Mama

Mama

Director Guillermo del Toro has established himself as the master of the ghost shot: where something is stirring, only the audience has “imagined” the worst, and over the shoulder we glimpse an apparition, whether it’s that relentless ghostboy in The Devil’s Backbone or the first tentacled wisp of an otherworldly matriarch in Mama.

Del Toro is credited as producer on first time director Andes Muschietti’s expanded feature based on his short of the same name. In the movie, Jessica Chastain takes time off from her rock band to care for two feral children that are related to her boyfriend. After a financial crisis, it seems the boyfriend’s brother killed his estranged wife and a business partner, then grabbed his two girls and headed into the mountains on ice-slick backroads. He wrecks, gets the girls to a vacant cabin where a vengeful spirit prevents him from a murder/suicide.

Mama combines elements from two different sources. One is a Mexican folk tale that has circulated Texas border towns since the late 1880s about a “crying woman” seen searching for her dead child. To hear the eerie sound of her wailing is a certain death sentence. The story goes that after her illegitimate baby is taken from her by authorities, she steals the infant back and kills both herself and the child by drowning in a lake.

Muschietti has padded his story with a persistent supernatural urgency common in more recent angel-of-death encounters, especially the sightings of a winged creature in and around Texas. In the late ’60s, eyewitnesses observed similar apparitions in months leading to a bridge collapse in Point Pleasant, West Virginia, commonly known as the Mothman saga. If you watch Mama closely, there are images that were evident in 2002’s The Mothman Prophecies.

Allegedly covered with hair mistaken for feathers, both moths and hair permeate the frames of Mama as the two siblings – Lily and Victoria – interact with their “angel.” Hair carries voodoo properties as well as being a living entity in Japanese horror. Rooted in psychoanalytical fluency, Mama is contained within the confines of the family realm, while the Mothman is more of a sociological exercise in mass hallucination.

After the boyfriend suffers a fall and slips into a coma, it becomes his girlfriend’s role to provide a stable environment for the kids or relatives hope to step in and receive full custody. It’s a tough situation, especially since the girls converse with the walls and Lily, the youngest, has no grasp of English but grunts and hums. Victoria is more well adjusted but remains skeptical of this unknown rocker thrust into motherhood.

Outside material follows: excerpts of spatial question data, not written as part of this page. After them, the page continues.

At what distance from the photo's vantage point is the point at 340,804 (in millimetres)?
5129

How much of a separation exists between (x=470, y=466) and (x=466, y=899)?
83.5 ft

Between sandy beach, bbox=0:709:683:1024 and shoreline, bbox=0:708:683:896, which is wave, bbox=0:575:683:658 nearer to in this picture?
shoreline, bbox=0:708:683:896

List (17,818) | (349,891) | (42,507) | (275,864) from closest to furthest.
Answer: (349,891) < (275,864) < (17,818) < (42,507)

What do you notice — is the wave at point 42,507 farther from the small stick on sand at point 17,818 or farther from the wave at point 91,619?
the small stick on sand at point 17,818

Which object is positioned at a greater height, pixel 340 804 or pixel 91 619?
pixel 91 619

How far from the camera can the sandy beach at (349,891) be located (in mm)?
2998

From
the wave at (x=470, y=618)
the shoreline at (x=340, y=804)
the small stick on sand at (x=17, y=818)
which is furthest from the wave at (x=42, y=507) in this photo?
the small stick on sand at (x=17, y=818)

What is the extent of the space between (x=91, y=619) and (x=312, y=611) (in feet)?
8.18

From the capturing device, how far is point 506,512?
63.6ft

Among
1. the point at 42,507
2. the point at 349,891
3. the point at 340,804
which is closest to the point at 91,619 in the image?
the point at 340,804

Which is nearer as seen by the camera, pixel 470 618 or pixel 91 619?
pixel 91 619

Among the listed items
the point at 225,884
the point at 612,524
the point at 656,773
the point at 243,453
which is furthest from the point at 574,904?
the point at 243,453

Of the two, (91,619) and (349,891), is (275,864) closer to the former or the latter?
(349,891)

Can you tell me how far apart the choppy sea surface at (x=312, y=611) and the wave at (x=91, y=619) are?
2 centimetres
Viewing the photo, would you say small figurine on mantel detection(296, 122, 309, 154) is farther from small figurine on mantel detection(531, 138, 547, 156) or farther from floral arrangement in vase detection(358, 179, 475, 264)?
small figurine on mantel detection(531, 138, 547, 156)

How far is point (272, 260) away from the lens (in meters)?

Initially the movie is focused on children raised apart from civilized contact, having to fend for themselves in deplorable conditions before being found, which recalls Michael Apted’s Nell or Truffaut’s The Wild Child. But once reunited with their deceased father’s brother and moved to a location accessible to a psychiatrist who’s researching folklore, the movie becomes a Creepy or Eerie tale illustrated by Gray Morrow about gothic surroundings and supernatural vengeance.

Unlike most modern horror, Mama has a beginning, middle and ending. It has a monster! There are reasons why things occur as they do, and judgments carry consequences. And though I loved V/H/S and Insidious, they are modern adaptations of classic themes.

Mama is classic horror.

All the scientific jargon that cites “the beyond” as either aberrations of the mind or the materializations of energy get the heave-ho. This is a plain old ghost story, atmospheric and profusely littered with the accouterments of clutter common in these encounters.

The Mothman was largely seen around a munitions dump.

The miracle at Lourdes in 1858 took place in a garbage dump.

Mothers superior and otherwise are drawn to squalor.

After all, Mama is just another word for Mother, and you can’t spell “mother” without “moth.”